Although their European tour is the primary focus, the film was also notable as the first major public showcase for Allen's relationship with Soon-Yi Previn.

==Formats published==
The film was originally released on VHS. In April 2012 the film was featured as a bonus DVD on an Australian box set of Allen's films, and similarly appeared as an extra in a UK Region 2 box set in July 2014. Although the film is not available as a standalone DVD in any of the main English-speaking countries, it has been released singly in various Region 2 pressings around Europe, with relevant (optional) subtitles.

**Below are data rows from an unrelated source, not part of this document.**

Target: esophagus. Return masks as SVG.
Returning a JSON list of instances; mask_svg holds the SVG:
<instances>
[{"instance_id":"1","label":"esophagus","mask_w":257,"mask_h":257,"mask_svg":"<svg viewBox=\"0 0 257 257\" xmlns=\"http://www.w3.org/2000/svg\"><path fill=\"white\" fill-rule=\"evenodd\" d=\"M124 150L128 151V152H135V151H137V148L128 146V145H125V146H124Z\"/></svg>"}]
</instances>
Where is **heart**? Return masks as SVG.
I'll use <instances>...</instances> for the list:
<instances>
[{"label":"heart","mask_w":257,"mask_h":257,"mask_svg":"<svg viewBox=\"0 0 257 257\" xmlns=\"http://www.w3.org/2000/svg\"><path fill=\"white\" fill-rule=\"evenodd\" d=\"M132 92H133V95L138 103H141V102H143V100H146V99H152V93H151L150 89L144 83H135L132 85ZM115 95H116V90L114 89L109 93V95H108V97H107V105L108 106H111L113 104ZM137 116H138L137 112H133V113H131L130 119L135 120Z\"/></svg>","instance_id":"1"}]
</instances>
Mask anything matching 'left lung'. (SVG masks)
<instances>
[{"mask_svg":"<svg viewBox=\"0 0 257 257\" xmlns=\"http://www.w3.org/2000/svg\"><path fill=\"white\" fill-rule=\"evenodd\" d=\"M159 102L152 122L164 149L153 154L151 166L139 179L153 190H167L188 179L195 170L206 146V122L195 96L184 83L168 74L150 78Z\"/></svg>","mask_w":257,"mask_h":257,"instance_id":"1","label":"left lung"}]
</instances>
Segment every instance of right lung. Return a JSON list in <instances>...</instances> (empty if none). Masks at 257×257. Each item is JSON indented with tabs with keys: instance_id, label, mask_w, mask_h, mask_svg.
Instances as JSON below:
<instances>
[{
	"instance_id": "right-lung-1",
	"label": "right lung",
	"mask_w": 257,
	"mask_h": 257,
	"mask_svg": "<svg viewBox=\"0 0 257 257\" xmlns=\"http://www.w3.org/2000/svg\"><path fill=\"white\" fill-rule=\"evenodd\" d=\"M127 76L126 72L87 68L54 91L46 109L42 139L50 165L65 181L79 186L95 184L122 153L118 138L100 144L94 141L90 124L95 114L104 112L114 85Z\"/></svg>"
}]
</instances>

- The film soundtrack was released on RCA Compact Disc and later digitally

==Reception==
On review aggregator Rotten Tomatoes, the film holds an 86% approval rating based on 37 reviews. Roger Ebert stated "[Kopple] might seem an unlikely choice for this material, but no doubt her track record gained Allen's trust." Maitland McDonagh of TV Guide commented "Die-hard Woody Allen fans will be grateful for even these small glimpses of their idol at his most unguarded, but the less-devoted would be better off renting ANNIE HALL." Janet Maslin of The New York Times wrote 'In her unexpectedly delightful documentary about Woody Allen as jazz musician, Barbara Kopple demonstrates cinema verite at its most seductive. Her Wild Man Blues invites its audience to take a grand tour of Europe, listen to jauntily exhilarating music and regard Mr. Allen in a colorful new light." Keith Phipps of The A.V. Club stated "...Wild Man Blues nicely conveys a sense of its subject's dedication to his craft... Those interested in Allen simply because he's Allen will want to see Wild Man Blues, but in the end, Kopple has been given a couple of interesting subjects (New Orleans jazz in its current state and Woody Allen), and her film fails to get at the heart of either."